Can you repeat these lines with every "crab leg" changed to "crab claw" and nothing else altered?
═══ RECORD LIST ═══
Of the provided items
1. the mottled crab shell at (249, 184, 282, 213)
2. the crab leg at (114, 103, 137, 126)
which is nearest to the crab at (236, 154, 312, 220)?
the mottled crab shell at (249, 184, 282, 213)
═══
REPLY TO THE TASK –
Of the provided items
1. the mottled crab shell at (249, 184, 282, 213)
2. the crab claw at (114, 103, 137, 126)
which is nearest to the crab at (236, 154, 312, 220)?
the mottled crab shell at (249, 184, 282, 213)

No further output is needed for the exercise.